About this exercise:
Every line below from the one containing "genus: Tapirus" through the one containing "genus: Otocyon" must be transcribed exactly. Omit all lines outside that stretch.

Records from a dataset:
┏━━

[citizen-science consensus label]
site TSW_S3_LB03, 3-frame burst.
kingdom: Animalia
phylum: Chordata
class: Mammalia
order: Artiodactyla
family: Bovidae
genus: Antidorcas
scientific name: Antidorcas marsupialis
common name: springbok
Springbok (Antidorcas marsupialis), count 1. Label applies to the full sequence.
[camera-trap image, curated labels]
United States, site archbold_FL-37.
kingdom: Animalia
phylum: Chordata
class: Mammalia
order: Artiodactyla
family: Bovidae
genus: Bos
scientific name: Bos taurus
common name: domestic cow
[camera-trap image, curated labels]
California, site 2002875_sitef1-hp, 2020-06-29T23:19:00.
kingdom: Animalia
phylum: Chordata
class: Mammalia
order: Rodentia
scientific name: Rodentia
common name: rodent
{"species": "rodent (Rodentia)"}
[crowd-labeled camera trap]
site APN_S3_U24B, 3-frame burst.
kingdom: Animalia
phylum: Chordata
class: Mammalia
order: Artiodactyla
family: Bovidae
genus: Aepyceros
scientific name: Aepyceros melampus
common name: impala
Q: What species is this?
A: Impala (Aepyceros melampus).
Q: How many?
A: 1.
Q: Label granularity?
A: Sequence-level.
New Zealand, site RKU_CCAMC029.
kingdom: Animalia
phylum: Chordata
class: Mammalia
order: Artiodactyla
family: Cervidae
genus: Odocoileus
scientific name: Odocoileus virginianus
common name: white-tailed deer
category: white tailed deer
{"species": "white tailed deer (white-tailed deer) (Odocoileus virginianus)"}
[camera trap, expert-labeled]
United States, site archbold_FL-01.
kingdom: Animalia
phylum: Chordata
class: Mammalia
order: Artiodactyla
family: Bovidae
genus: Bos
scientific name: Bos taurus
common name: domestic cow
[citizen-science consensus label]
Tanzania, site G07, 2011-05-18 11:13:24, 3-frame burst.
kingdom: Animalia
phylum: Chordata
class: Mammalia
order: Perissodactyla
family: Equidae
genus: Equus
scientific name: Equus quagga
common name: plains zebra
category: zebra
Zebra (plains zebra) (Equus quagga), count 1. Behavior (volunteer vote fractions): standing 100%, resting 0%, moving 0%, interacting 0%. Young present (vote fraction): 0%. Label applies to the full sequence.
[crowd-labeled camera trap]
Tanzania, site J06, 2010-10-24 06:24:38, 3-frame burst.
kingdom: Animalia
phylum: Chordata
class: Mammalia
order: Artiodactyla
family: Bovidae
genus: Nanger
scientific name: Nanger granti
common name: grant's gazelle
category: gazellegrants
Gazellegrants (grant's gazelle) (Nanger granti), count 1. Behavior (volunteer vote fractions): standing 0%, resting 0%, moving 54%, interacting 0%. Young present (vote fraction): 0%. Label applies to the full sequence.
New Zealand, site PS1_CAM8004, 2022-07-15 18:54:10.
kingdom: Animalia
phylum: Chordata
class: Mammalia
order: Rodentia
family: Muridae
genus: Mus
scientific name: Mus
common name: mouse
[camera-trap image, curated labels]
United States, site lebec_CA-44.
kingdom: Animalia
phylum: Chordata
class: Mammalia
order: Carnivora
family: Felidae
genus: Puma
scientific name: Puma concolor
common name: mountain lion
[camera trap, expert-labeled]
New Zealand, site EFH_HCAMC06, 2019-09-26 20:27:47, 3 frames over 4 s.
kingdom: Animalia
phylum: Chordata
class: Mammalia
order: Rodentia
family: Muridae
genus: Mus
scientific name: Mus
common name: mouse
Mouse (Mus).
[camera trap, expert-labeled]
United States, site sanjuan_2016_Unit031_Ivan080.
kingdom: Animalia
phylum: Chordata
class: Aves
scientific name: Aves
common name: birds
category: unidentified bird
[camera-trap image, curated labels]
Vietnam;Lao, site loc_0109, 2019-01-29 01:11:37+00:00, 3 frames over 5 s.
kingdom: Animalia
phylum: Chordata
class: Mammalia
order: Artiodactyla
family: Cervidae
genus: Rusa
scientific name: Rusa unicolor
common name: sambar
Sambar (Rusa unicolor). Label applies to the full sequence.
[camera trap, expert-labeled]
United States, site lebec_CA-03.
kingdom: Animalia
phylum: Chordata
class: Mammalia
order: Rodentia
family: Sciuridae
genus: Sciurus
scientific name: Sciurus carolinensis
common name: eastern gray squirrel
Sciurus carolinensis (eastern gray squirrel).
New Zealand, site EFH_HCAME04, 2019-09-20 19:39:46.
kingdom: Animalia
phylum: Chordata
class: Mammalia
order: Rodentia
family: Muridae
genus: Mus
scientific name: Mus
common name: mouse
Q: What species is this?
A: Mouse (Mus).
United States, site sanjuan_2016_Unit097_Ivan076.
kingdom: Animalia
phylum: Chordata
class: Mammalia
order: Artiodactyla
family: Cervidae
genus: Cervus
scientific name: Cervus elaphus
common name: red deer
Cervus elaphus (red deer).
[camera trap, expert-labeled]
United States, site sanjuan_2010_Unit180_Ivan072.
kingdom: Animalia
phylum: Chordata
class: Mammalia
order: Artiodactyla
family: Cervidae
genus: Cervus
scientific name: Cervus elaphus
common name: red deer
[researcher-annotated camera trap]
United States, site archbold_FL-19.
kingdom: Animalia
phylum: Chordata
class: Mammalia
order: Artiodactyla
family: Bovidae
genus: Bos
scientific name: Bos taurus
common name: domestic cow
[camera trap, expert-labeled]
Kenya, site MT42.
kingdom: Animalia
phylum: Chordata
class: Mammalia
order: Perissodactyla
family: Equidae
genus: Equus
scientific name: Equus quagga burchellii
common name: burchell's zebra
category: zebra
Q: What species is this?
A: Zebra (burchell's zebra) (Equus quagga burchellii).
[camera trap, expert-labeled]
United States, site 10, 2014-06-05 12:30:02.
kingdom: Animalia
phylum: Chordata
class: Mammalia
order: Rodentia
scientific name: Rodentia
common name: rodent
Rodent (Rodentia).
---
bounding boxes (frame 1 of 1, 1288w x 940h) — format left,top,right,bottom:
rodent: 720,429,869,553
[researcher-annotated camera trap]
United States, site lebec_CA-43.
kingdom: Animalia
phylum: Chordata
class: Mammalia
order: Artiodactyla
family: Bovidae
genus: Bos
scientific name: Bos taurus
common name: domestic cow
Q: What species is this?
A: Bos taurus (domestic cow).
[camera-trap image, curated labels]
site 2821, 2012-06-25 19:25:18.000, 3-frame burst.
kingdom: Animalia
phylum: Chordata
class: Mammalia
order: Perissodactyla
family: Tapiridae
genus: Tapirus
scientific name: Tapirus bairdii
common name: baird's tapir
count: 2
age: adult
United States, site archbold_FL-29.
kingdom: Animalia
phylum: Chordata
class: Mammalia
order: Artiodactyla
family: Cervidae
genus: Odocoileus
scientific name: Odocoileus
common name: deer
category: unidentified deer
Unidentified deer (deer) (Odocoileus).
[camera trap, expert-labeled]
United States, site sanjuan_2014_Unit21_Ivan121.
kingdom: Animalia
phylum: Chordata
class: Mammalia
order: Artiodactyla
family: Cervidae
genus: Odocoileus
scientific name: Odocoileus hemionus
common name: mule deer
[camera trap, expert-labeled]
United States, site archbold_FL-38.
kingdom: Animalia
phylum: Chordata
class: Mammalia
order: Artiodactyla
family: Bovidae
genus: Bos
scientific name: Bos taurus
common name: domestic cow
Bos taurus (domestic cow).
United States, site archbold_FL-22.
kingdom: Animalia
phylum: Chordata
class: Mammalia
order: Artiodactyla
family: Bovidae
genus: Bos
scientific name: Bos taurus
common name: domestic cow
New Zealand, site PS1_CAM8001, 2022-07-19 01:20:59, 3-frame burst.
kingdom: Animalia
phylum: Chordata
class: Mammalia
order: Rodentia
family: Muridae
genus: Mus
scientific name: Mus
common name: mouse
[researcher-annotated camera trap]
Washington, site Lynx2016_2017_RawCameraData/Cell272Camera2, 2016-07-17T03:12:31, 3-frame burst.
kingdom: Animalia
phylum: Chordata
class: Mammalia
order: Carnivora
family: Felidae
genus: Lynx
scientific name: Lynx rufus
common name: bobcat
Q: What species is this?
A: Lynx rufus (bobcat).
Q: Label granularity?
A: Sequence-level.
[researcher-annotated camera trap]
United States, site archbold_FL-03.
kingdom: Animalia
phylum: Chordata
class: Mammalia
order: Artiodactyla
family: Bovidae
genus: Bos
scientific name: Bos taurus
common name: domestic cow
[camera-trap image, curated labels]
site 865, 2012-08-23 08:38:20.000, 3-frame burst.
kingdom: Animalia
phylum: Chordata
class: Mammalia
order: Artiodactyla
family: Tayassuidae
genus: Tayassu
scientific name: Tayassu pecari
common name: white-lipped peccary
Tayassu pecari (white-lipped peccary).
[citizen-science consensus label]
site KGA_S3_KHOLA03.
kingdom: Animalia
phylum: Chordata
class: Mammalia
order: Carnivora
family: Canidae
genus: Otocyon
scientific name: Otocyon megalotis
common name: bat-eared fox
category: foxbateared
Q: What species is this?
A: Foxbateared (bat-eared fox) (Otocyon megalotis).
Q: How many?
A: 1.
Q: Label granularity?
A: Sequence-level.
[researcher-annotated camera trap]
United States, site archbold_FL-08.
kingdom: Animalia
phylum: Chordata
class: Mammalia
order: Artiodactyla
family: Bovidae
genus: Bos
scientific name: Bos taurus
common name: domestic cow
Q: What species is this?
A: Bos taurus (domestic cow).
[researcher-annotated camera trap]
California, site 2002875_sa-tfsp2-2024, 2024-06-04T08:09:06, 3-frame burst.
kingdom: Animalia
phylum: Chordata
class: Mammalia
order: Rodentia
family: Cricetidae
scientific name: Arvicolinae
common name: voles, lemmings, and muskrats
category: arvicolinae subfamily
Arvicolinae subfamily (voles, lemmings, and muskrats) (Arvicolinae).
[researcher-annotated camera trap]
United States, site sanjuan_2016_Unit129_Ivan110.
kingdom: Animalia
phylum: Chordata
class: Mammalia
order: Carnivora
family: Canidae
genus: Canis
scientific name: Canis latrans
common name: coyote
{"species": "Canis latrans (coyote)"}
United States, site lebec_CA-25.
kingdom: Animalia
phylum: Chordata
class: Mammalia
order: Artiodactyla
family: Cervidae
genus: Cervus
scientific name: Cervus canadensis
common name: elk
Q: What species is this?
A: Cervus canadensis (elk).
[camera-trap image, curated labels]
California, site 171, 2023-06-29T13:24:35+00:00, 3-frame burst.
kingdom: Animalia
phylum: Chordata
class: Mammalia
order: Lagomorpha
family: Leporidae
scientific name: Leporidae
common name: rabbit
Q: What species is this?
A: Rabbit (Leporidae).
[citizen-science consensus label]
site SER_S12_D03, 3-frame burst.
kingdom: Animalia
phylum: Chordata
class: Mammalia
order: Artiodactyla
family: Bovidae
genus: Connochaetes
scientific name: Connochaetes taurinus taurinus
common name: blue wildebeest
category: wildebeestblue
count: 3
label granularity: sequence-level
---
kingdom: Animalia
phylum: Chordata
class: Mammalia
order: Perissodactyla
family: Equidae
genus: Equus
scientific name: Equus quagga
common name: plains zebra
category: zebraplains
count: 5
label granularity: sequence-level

┗━━

Solution for this problem:
genus: Tapirus
scientific name: Tapirus bairdii
common name: baird's tapir
count: 2
age: adult
United States, site archbold_FL-29.
kingdom: Animalia
phylum: Chordata
class: Mammalia
order: Artiodactyla
family: Cervidae
genus: Odocoileus
scientific name: Odocoileus
common name: deer
category: unidentified deer
Unidentified deer (deer) (Odocoileus).
[camera trap, expert-labeled]
United States, site sanjuan_2014_Unit21_Ivan121.
kingdom: Animalia
phylum: Chordata
class: Mammalia
order: Artiodactyla
family: Cervidae
genus: Odocoileus
scientific name: Odocoileus hemionus
common name: mule deer
[camera trap, expert-labeled]
United States, site archbold_FL-38.
kingdom: Animalia
phylum: Chordata
class: Mammalia
order: Artiodactyla
family: Bovidae
genus: Bos
scientific name: Bos taurus
common name: domestic cow
Bos taurus (domestic cow).
United States, site archbold_FL-22.
kingdom: Animalia
phylum: Chordata
class: Mammalia
order: Artiodactyla
family: Bovidae
genus: Bos
scientific name: Bos taurus
common name: domestic cow
New Zealand, site PS1_CAM8001, 2022-07-19 01:20:59, 3-frame burst.
kingdom: Animalia
phylum: Chordata
class: Mammalia
order: Rodentia
family: Muridae
genus: Mus
scientific name: Mus
common name: mouse
[researcher-annotated camera trap]
Washington, site Lynx2016_2017_RawCameraData/Cell272Camera2, 2016-07-17T03:12:31, 3-frame burst.
kingdom: Animalia
phylum: Chordata
class: Mammalia
order: Carnivora
family: Felidae
genus: Lynx
scientific name: Lynx rufus
common name: bobcat
Q: What species is this?
A: Lynx rufus (bobcat).
Q: Label granularity?
A: Sequence-level.
[researcher-annotated camera trap]
United States, site archbold_FL-03.
kingdom: Animalia
phylum: Chordata
class: Mammalia
order: Artiodactyla
family: Bovidae
genus: Bos
scientific name: Bos taurus
common name: domestic cow
[camera-trap image, curated labels]
site 865, 2012-08-23 08:38:20.000, 3-frame burst.
kingdom: Animalia
phylum: Chordata
class: Mammalia
order: Artiodactyla
family: Tayassuidae
genus: Tayassu
scientific name: Tayassu pecari
common name: white-lipped peccary
Tayassu pecari (white-lipped peccary).
[citizen-science consensus label]
site KGA_S3_KHOLA03.
kingdom: Animalia
phylum: Chordata
class: Mammalia
order: Carnivora
family: Canidae
genus: Otocyon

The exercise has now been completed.